Now lets check VBPR:

In [16]:
#clear the graph if you rerun this cell
tf.reset_default_graph()
session = tf.Session()

from models.vbpr import VBPR
K=10
K2=10
reg=10.0
bias_reg=0.01
vbpr = VBPR(session, corpus, sampler, K, K2, reg, bias_reg)

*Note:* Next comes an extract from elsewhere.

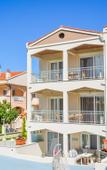 Туры в отель Aelia Villa Туры в отель Aelia Villa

VBPR - K=10, K2=10, reg_lf=10.00, reg_bias=0.01


In [17]:
for iteration, duration, train_loss in vbpr.train(iterations, batch_size, batch_count):
    print iteration, duration, train_loss

1 26.6737940311 363.681
2 25.7442569733 319.802
3 26.2017970085 278.399
4 25.1992931366 241.885
5 26.0139992237 211.026
6 25.1577601433 184.373
7 24.7614409924 160.398
8 25.1349849701 140.487
9 25.5298659801 123.637


#### Evaluation

Lets check overall validation auc, test auc and cold start auc:

In [18]:
vbpr.evaluate(vbpr.val_ratings, sample_size=1000)

(0.65634727, 998.43842)

In [19]:
vbpr.evaluate(vbpr.test_ratings, sample_size=1000)

(0.65708756, 989.82263)

In [20]:
vbpr.evaluate(vbpr.test_ratings, sample_size=1000, cold_start=True)

(0.55550295, 1212.0905)

#### VBPR Comments

It's best to train the model up to `max_iterations` while keeping an eye on the iteration w/ the highest val-auc. Save this model and then evaluate on it. In the above demo we only trained on 10 iterations, however, in practice up to 50+ iterations is ususally requried to converge. Regardless, we can see that VBPR increased overall and cold start AUC.